15 Oct 2008

A sexy first in Nepal

The Blue Diamond Society in Nepal breaks new ground in LGBT publishing. Doug Sanders, fresh from a BDS conference, reports on an unique tabloid designed to deliver LGBTI news to an mainstream audience.

How to get the LGBTI message across?

The Blue Diamond Society (BDS) in Nepal published its own newsletter. Maybe members liked it. But it was not getting the message across to the wider public. What to do?

Nepali English language newspapers love Hollywood celebrity gossip. They regularly cover hot news about Britney and Madonna. Lesson number one: this is how you sell newspapers in Nepal.

The second lesson was world famous in countries with strong ties to Britain. Go to www.page3.com and you will see photos of lovely ladies, too naked to appear in Singapore's Straits Times, Hong Kong's South China Morning Post or Nepali newspapers. The photos, on the notorious PAGE 3, made The Sun, a London tabloid, one of the most profitable newspapers on the planet.

Learning these lessons, Subash Pokharel, working with the Blue Diamond Society, started a new English-language weekly entertainment tabloid for Nepal. It's called PAGE 6. Apparently everyone in Nepal gets the meaning of the title - though it had to be explained to me. The first issue was launched in August, 2007.

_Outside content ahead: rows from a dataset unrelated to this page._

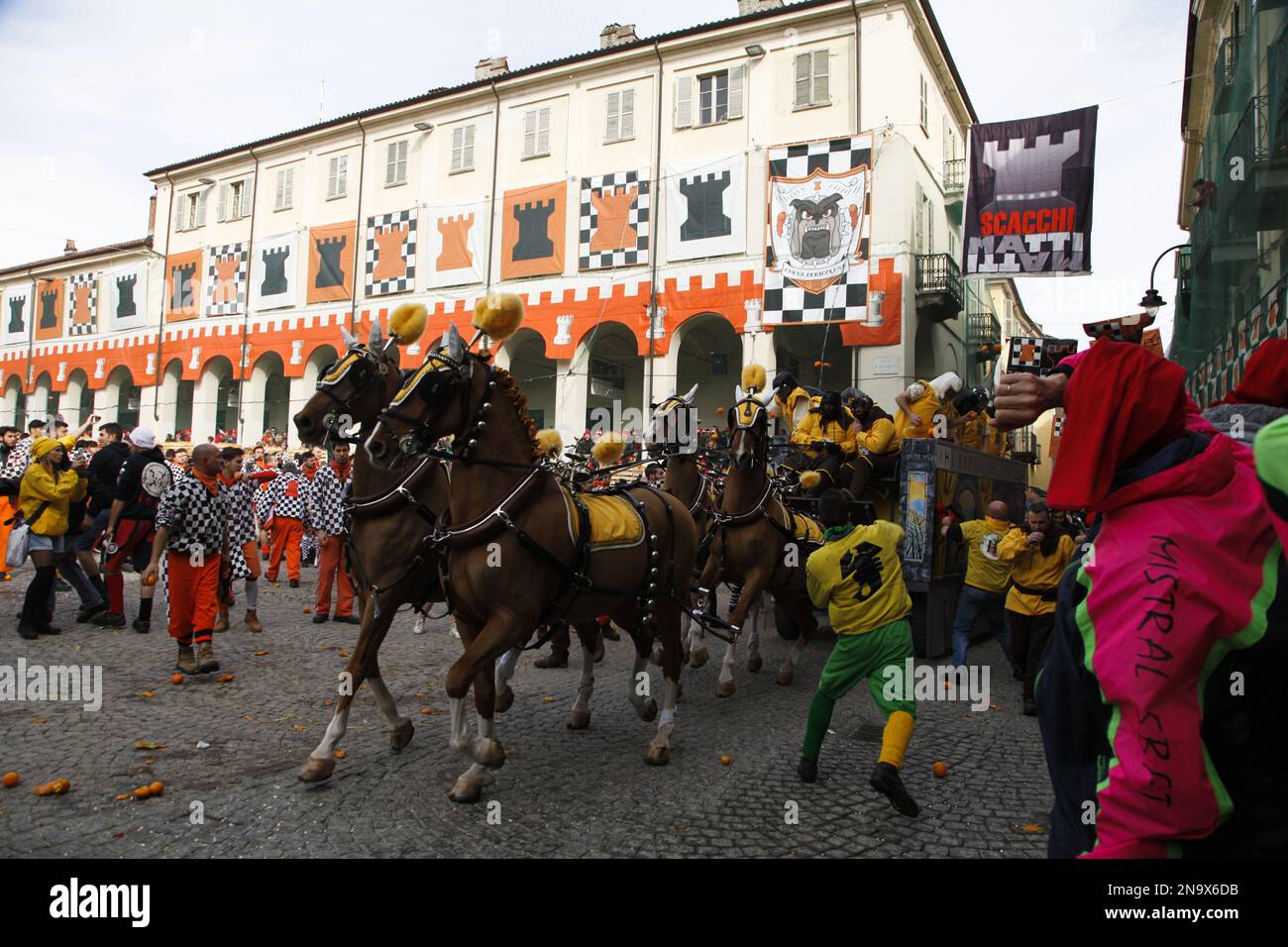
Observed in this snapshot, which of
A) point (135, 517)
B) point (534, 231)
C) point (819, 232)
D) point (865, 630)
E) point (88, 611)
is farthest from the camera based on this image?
point (534, 231)

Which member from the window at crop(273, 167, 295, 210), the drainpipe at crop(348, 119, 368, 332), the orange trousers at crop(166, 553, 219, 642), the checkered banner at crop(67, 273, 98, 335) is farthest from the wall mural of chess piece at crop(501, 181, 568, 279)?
the checkered banner at crop(67, 273, 98, 335)

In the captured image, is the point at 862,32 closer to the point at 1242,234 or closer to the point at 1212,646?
the point at 1242,234

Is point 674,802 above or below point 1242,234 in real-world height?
below

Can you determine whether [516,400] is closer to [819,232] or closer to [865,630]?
[865,630]

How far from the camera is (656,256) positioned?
21.7 m

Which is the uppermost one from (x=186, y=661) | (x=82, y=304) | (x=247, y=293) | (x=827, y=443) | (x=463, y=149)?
(x=463, y=149)

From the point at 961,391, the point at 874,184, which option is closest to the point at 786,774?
the point at 961,391

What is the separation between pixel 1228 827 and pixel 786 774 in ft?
10.5

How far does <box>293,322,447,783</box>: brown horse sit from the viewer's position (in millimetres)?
5043

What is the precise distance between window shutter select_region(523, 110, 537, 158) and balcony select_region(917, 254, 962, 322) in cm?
1207

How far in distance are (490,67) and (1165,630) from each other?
29050mm

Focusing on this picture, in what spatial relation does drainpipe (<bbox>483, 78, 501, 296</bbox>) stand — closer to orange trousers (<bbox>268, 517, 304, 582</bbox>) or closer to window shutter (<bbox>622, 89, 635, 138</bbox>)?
window shutter (<bbox>622, 89, 635, 138</bbox>)

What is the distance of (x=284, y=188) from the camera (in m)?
28.8

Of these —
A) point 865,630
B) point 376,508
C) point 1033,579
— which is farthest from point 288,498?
point 1033,579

Above: Sunil Pant, founder of the Blue Diamond Society, and the first 'out' LGBTI person to be elected to national office in Asia. Photo courtesy of the International Gay and Lesbian Human Rights Commission.
PAGE 6 has no official connection with BDS. But it lists Sunil Pant as "Patron and Advisor". Sunil is the founder of the Blue Diamond Society, and now the first 'out' LGBTI person to be elected to national office in Asia.

Sunil and BDS have become famous in LGBT circles. The International Gay and Lesbian Human Rights Commission, based in the US, gave BDS its Felipa de Souza award in 2007.

But his fame has spread outside our circles. In September the New York Times ran an interview with Sunil, and a handsome photograph. Foreign media are fascinated by the surprising success of BDS. Nepal, of all places! With its history of insurgency and a Maoist led government!

Sunil was a party-list candidate for the Communist Party of Nepal (United) - which is different than the Communist Party of Nepal (Unified), which in turn is different than the Communist Party of Nepal (Maoist). It is the Maoists who won the most seats in the election and lead the coalition government. China, by the way, refuses to recognise that they are "Maoist."

As in the Indian state of West Bengal, Communist does not mean old-style communist. But links to the old Soviet Union are littered around. Sunil himself studied engineering in Belarus, and the head of his party studied years earlier in Moscow.

Three parties in the election supported LGBTI rights in their party platforms - the Maoists, the Congress and the CPN (United).

Back to PAGE 6. Embedded in PAGE 6 is page 4, the page dedicated to "gender talk" and "diversity" - a weekly dose of LGBTI news and comment. PAGE 6 gets page 4 across to a broad Nepali audience.

In the year that PAGE 6 has been published, all the covers have been pop celebrities - except for one. When the BDS won a major court case in December, 2007, that story went on the cover. Circulation did not drop. The next week sexy celebrities returned to page one.

PAGE 6 is the first English language entertainment weekly in Nepal. Currently 5,000 copies are printed. Distribution is mainly in the central Kathmandu valley. It makes a bit of a profit. It's unique in the world as a gay-initiated mainstream tabloid designed to package LGBTI news.